Popular Post
Loading...
Selasa, 17 September 2013

Stasiun Kereta Api #Tak kenal titik jenuh

00.30


Aspal di sekitar stasiun menerbangkan segala debu hingga singgah ke selah-selah jari jemari. Jari ini bekerja layaknya seorang kuli yang terus menumpukkan bata satu persatu. Kata demi kata hingga aku terbiasa menjelaskan maksud dari tulisan yang datang dari indera penglihatan.

Aku berada di pinggir aspal terminal, di depan stasiun KA Bandung. Menunggu jam keberangkatanku menuju Jakarta. Suara nyayian dari pengamen ekslusif terdengar dari warung kopi ini. Pengamen ekslusif berpakaian rapih dan berkaca mata hitam, bukan karena silaunya secarcik cahaya yang masuk ke dalam pupil mata. Mereka adalah kelompok pengamen stasiun yang memang tidak dapat melihat alias pengamen Tuna Netra. Namun mendengar mereka berkarya, aku merasa seperti berada di sekitar penyanyi-penyanyi kreatif Bandung lainnya, yang memiliki hampir kesempurnaan seorang musisi di kota kreatif ini.
Ruang tengah stasiun
Tidak sedikit yang sedang menunggu sepertiku, dan sedang melakukan segala macam kegiatan untuk menghilangkan kebosanan. Ada yang berjalan-jalan seraya memegangi segala gadget mereka. Ada yang sedang termenung masuk ke dalam bayangan masa lalu atau mungkin juga sedang memikirkan nasib masa depan.

Lantai berwarna kuning yang terus dihinggapi debu, menjadi sedikit tertutupi oleh kerumunan kaki para penumpang. Sosok seorang berseragam kemeja biru juga menjadikan lantai itu sebagai wadah pekerjaannya. Ia terus mengambil sebuah tongkat kayu yang diujungnya ada serabut berwarna hitam bak rambut-rambut penyanyi rock metal. Benar sekali, itu adalah sapu. 

Jalur pemberhentian kereta dari utara stasiun
Seorang lagi di dekat pintu masuk jalur-jalur pemberhentian utara, terlihat bertopi sama berwarna hitam, dengan seragam khas berkantong kotak-kotak ala penjaga keamanan alias security. Ia tetap menjaga keamanan, memberikan kenyamanan dan kepercayaan kepada para penumpang yang ingin menggunakan transportasi publik kereta.

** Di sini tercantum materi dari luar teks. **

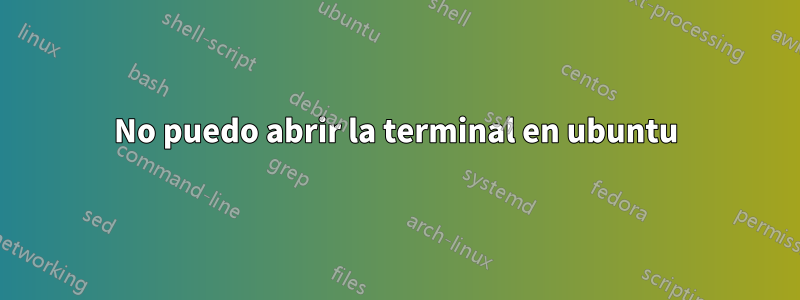 No puedo abrir la terminal en ubuntu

Mereka, warga bandung, terlihat sedang tergesa-gesa seperti para semut yang bergegas mencari tujuan dimana gula berada. Stasiun Kereta Api ibukota pariayangan ini memang memiliki jam keberangkatan yang lumayan padat.

Jam di dinding terus berdetak. Suara bel peringatan keberangkatan melantunkan nada-nada indah. Para warga yang juga berusia muda hingga tua terus menggemakan nada ke segala ruangan terminal depan stasiun ini. Sesekali melintas suara keras yang menggambarkan jerih payah batu bara yang berubah menjadi uap ke atas tubuh kereta api, bersamaan dengan roda-roda baja yang bergesekan di atas rail, membuat suara khasnya begitu terasa dan menggetarkan frekuensi jantungku. Di balik kumpulan suara itu, yang paling nyaman bagi segala inderaku adalah bunyi dari satu dua tekanan dari ujung jariku yang menyentuh setiap tombol keyboard untuk menghasilkan setiap rupa perasaan.

Gerbong Eksekutif
Aku beranjak, melihat letak kursi keretaku. Mencarinya sedikit sulit. Aku bertanya pada petugas keamanan yang berdiri tepat di jalur-jalur pemberhentian kereta. Setelah itu aku langsung masuk ke dalam salah satu gerbong kereta Argo parahyangan menuju stasiun Gambir, Jakarta. Satu bagian di sini yang menarik perhatianku saat itu, kapten masinis kereta mencoba mengecek awak kereta serta memberikan arahan yang tegas. Di tempat duduk di tepi kereta aku pun langsung mengabadikan kegiatan rutin ini.